DOCUMENT SECTION Start Marker

If you have been contacted by the IRS concerning your business expenses and the losses reflected on your Federal income tax returns, you should contact a competent tax attorneyBack in 2014, I represented a Texas couple in connection with an Appeal from an IRS decision disallowing the Taxpayers’ business expenses and losses associated with the Taxpayers’ ranching operations for the tax years 2011 and 2012 as well as the assessment of the I.R.C. § 6662(a) 20% accuracy related penalty.

The client names have been changed due to confidentiality. The Appeal was successful and resulted in the allowance of 100% of the Taxpayers’ business expenses and losses associated with their ranching operations for the relevant tax years, as well as the abatement of the 20% accuracy related penalty. The Appeal resulted in a total tax savings of approximately $300,000.

The Facts of the Case

Kenneth Johnson* and Pamela Johnson* (the Taxpayers) are residents of the State of Texas with their principal place of domicile located in Brownwood. Mr. Johnson comes from a long line of ranchers and farmers. His grandfather came to Texas in a covered wagon and started raising cotton and cattle. The family tradition continued with his father and uncle and subsequently with Mr. Johnson.

In July 2001 the Taxpayers purchased, a 100 acre property located in Brownwood, Texas. The original property consisted of a 2,650 square foot home, barns, sheds, stock tanks, as well as corrals and a cattle chute. In November of 2002, the Taxpayers purchased the adjoining 120 acres. The Taxpayers subsequently leased an additional 403 Acres. The leased property has three stock tanks, is cross fenced and has corrals for working livestock. All of the foregoing was acquired with the intent of establishing a viable ranching operation, consistent with Mr. Johnson’s rich family history in ranching.

DOCUMENT SECTION End Marker
DATA SECTION Start Marker

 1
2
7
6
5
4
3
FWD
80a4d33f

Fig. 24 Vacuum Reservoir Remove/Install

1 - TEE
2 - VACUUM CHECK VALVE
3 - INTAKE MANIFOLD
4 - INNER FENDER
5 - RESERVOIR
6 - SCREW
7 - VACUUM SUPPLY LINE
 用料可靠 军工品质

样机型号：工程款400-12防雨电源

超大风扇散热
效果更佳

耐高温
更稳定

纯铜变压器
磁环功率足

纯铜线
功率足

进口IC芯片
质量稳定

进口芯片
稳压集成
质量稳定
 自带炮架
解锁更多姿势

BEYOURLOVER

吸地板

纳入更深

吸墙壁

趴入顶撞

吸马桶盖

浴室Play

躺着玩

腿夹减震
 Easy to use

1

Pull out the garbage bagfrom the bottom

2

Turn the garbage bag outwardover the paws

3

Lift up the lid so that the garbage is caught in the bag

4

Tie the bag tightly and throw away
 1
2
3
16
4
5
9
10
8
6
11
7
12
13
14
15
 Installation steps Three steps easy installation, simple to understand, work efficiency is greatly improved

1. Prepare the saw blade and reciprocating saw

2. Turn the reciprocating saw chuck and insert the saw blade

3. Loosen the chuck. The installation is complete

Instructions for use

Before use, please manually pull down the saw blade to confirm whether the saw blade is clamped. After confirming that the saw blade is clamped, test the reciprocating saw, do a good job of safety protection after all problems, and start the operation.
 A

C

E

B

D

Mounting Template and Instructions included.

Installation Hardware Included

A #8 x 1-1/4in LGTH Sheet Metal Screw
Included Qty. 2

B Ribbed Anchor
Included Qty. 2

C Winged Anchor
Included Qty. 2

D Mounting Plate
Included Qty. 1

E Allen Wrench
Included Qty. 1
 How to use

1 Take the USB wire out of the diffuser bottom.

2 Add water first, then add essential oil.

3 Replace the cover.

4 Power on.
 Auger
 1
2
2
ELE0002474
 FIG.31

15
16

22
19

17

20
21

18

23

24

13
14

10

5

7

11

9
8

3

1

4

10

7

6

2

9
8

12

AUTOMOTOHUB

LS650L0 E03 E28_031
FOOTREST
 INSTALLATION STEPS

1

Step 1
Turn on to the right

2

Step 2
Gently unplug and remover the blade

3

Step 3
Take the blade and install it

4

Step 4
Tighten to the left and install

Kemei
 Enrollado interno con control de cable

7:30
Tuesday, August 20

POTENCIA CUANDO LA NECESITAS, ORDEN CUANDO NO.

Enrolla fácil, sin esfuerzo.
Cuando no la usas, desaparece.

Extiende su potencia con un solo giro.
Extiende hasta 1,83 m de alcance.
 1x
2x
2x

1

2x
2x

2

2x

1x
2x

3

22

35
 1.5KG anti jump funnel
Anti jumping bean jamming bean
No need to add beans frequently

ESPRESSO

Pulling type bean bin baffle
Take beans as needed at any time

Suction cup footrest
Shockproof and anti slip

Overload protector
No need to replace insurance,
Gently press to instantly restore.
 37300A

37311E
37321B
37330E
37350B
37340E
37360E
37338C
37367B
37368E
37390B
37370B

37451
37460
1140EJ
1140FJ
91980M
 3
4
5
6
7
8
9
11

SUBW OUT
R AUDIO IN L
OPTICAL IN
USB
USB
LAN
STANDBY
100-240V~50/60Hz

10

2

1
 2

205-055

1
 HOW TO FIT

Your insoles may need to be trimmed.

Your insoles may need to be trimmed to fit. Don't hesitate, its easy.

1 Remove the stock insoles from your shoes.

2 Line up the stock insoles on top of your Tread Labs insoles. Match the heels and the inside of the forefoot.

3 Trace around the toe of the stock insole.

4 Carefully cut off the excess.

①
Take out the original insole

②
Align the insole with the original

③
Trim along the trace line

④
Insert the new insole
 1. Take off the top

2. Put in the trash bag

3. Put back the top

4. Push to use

DATA SECTION End Marker

[PROBLEM STATEMENT]: Rewrite the tax appeal account from "If you have" down to "6662(a) 20% accuracy related penalty.", swapping "IRS" for "Internal Revenue Service" throughout. Work only from the tax appeal account.

[EXPECTED OUTPUT]:
If you have been contacted by the Internal Revenue Service concerning your business expenses and the losses reflected on your Federal income tax returns, you should contact a competent tax attorneyBack in 2014, I represented a Texas couple in connection with an Appeal from an Internal Revenue Service decision disallowing the Taxpayers’ business expenses and losses associated with the Taxpayers’ ranching operations for the tax years 2011 and 2012 as well as the assessment of the I.R.C. § 6662(a) 20% accuracy related penalty.